## Page extract
━━━━━━━━━━

Structural representation of HtrA1 with the indicated locations of the three primary N-termini generated by autolysis. The HtrA1 domain architecture is visualized by representation of the structures for the N-domain [Protein Data Bank (PDB) entry 3TJQ(30)], the trimeric proteolytic core (PDB entry 3NWU(29)), and the PDZ domain (PDB entry 2YTW(48)). Disulfide bridges are shown as yellow spheres, and the catalytic triad is shown as red spheres. The cut sites resulting in the three major autolytic forms are numbered from 1 to 3, and their position in the folded N-domain is indicated with arrows. The new N-termini were identified by Edman degradation, and the surrounding sequence for each cut site is shown below the structure. Cut sites 1 and 2 are the result of cleavages with cysteine at position P1.

━━━━━━━━━━

## Exercise data
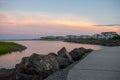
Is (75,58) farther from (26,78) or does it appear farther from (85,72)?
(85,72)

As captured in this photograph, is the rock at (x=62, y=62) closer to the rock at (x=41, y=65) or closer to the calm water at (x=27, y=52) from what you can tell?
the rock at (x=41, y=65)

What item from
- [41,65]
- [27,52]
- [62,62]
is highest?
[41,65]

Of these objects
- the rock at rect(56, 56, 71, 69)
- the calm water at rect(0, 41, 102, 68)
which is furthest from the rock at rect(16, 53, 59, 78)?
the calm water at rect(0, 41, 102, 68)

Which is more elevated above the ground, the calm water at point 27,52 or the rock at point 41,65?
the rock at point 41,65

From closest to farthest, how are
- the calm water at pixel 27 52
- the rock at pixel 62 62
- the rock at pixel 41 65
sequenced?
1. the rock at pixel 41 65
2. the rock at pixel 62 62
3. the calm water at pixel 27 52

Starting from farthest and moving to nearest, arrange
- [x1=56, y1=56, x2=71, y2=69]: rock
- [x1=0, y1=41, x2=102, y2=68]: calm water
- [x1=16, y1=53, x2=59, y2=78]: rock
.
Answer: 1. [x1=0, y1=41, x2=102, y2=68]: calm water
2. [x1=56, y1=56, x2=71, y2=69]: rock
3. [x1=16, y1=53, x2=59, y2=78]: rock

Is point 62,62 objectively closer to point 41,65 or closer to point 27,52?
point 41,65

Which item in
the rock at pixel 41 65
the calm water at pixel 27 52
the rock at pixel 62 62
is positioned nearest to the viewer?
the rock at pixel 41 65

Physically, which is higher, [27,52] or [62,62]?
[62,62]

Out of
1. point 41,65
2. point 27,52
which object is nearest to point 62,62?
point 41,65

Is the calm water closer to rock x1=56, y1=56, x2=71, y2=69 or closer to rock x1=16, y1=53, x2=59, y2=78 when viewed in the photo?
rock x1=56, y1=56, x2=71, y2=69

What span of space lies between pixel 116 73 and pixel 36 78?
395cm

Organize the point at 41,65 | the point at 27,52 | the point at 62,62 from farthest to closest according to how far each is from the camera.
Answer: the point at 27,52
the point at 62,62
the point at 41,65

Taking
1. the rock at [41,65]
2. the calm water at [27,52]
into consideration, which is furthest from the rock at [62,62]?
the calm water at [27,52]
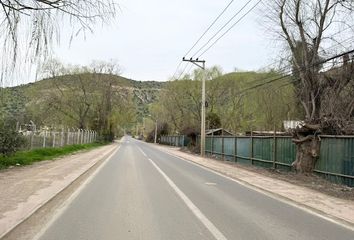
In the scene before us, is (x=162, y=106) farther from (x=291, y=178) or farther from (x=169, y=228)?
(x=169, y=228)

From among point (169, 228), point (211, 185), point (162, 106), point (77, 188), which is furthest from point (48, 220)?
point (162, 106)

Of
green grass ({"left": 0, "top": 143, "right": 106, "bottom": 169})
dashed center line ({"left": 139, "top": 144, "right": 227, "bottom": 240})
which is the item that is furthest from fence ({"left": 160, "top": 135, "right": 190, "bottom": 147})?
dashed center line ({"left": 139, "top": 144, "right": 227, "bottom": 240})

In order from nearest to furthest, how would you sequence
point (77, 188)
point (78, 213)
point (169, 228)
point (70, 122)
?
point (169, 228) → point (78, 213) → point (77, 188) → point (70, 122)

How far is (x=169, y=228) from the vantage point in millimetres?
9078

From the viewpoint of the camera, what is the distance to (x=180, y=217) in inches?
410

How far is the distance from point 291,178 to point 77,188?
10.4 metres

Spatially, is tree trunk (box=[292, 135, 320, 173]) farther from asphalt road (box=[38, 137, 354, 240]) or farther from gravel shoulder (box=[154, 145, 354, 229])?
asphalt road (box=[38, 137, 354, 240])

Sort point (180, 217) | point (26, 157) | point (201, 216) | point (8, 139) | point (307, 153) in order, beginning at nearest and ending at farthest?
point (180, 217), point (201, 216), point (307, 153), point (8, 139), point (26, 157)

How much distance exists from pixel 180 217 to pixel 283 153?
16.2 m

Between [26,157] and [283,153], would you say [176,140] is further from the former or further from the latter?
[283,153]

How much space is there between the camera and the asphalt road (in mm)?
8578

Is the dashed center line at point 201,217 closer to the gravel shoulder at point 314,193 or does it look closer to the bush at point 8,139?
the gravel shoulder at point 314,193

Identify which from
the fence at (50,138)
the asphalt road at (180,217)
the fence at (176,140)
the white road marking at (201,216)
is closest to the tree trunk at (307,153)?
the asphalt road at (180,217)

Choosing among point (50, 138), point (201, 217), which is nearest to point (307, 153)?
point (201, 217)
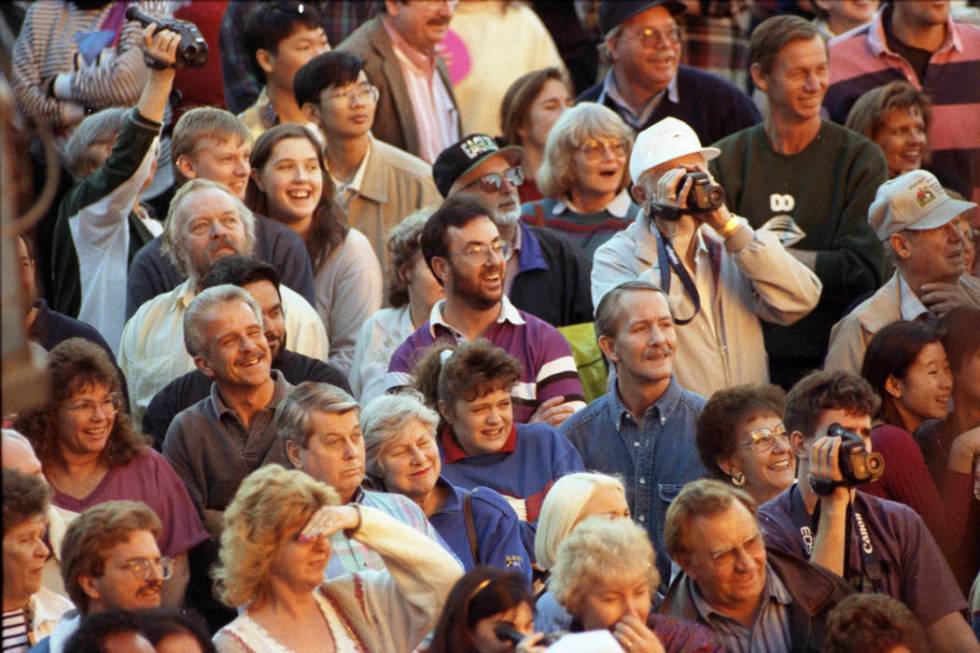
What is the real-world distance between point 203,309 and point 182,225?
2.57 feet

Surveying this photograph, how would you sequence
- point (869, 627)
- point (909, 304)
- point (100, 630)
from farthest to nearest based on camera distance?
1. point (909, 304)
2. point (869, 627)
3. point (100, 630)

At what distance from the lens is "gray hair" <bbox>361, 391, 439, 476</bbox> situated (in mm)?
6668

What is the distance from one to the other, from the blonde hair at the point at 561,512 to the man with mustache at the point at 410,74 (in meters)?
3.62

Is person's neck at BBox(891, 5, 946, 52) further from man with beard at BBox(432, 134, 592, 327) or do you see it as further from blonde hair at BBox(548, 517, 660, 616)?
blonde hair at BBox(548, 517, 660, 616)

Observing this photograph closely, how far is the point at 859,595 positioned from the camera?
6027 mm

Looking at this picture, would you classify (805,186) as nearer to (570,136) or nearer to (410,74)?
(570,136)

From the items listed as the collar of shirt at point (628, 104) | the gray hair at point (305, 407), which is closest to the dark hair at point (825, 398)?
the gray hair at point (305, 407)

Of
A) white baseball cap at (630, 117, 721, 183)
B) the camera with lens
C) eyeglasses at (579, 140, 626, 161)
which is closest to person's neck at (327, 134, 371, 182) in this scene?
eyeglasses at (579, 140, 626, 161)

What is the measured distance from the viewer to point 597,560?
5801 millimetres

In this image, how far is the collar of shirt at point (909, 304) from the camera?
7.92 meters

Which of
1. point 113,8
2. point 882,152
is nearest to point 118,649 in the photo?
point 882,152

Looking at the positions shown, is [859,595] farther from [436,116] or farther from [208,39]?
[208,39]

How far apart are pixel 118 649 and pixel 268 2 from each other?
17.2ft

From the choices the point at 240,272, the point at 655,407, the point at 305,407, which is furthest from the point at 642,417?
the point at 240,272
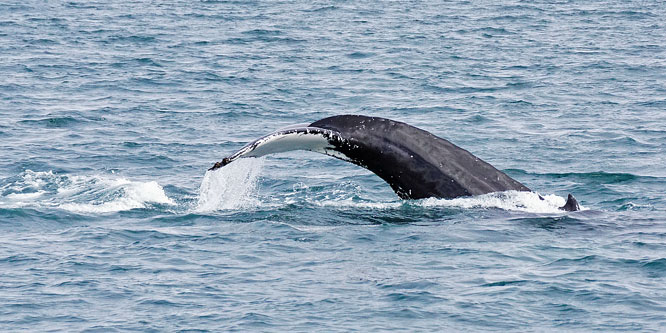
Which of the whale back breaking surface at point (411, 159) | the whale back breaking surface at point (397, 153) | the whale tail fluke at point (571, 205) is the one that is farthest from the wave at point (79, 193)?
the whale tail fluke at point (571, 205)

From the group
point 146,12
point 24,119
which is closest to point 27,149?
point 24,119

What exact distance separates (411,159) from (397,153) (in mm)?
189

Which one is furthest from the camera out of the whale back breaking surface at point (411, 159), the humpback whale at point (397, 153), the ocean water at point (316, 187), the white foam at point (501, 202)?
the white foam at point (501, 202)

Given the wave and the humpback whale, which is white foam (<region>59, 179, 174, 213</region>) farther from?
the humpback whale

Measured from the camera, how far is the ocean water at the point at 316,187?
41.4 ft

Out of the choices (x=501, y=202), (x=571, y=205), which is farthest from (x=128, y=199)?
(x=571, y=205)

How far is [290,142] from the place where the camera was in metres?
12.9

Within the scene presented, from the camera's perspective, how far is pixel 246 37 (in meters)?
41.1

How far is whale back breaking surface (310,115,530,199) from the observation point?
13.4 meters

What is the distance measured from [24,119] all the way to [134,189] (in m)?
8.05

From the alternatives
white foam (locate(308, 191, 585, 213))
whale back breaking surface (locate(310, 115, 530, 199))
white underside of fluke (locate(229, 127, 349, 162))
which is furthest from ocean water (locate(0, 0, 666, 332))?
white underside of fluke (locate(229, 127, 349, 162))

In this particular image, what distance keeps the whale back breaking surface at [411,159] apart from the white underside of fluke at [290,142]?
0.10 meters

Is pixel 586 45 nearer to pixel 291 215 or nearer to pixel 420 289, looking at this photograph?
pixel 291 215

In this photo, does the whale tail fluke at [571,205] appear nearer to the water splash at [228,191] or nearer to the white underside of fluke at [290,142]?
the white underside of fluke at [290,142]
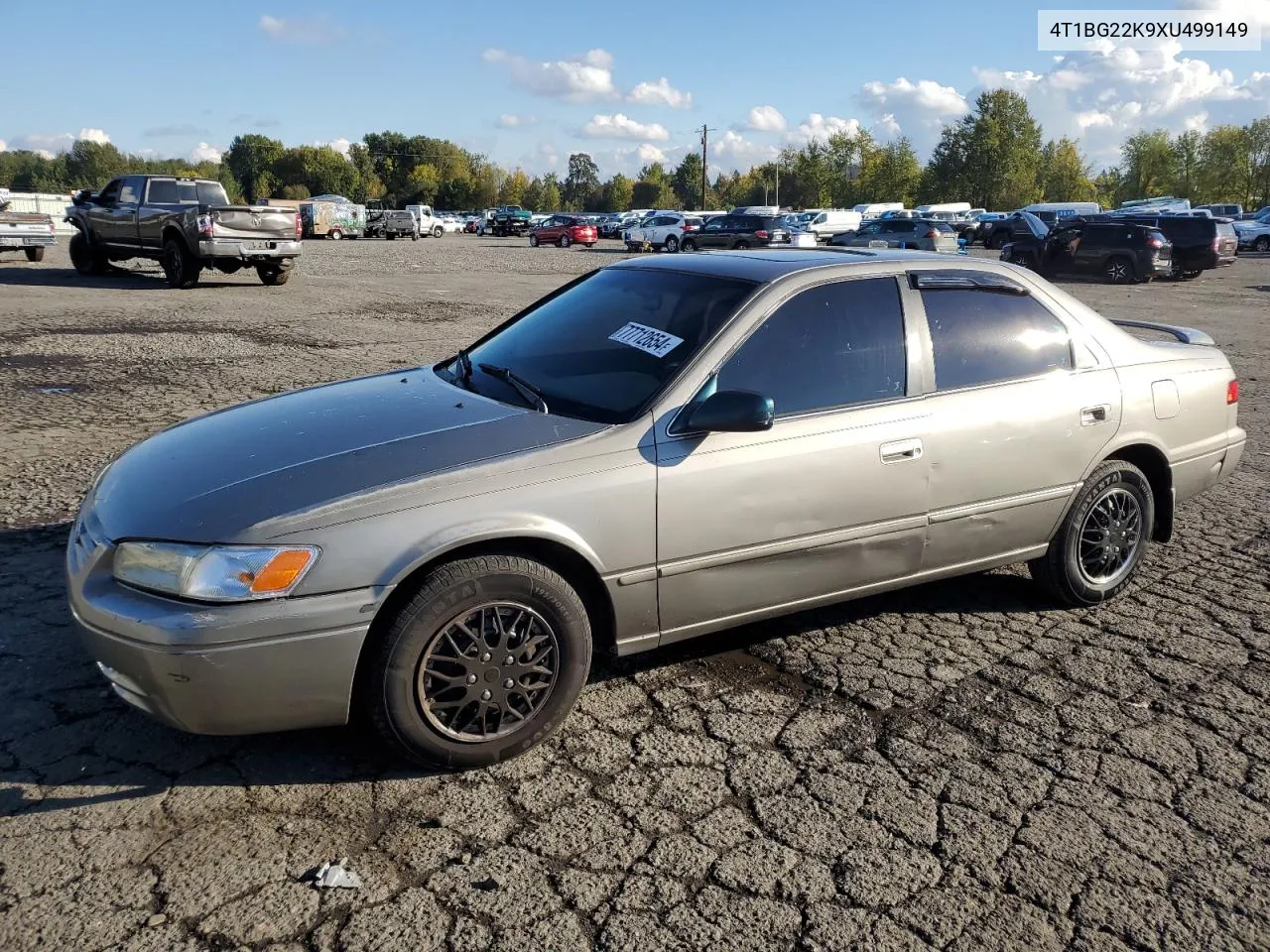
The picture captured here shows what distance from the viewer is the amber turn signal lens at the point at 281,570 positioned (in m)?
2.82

━━━━━━━━━━

## Prompt
Please rewrite the paragraph of the HtrA1 text that begins "Structural representation of HtrA1" as a short bulleted list, keeping its main facts. The material has nothing to do with the HtrA1 text.

## Response below
- Shows the structure of HtrA1 and where the three primary N-termini produced by autolysis are located.
- Domain architecture is built from three structures: the N-domain (PDB 3TJQ), the trimeric proteolytic core (PDB 3NWU) and the PDZ domain (PDB 2YTW).
- Disulfide bridges appear as yellow spheres and the catalytic triad as red spheres.
- Cut sites for the three major autolytic forms are numbered 1 to 3, with arrows marking their positions in the folded N-domain.
- Edman degradation identified the new N-termini, and the sequence around each cut site is shown below the structure.
- Cut sites 1 and 2 come from cleavages with cysteine at position P1.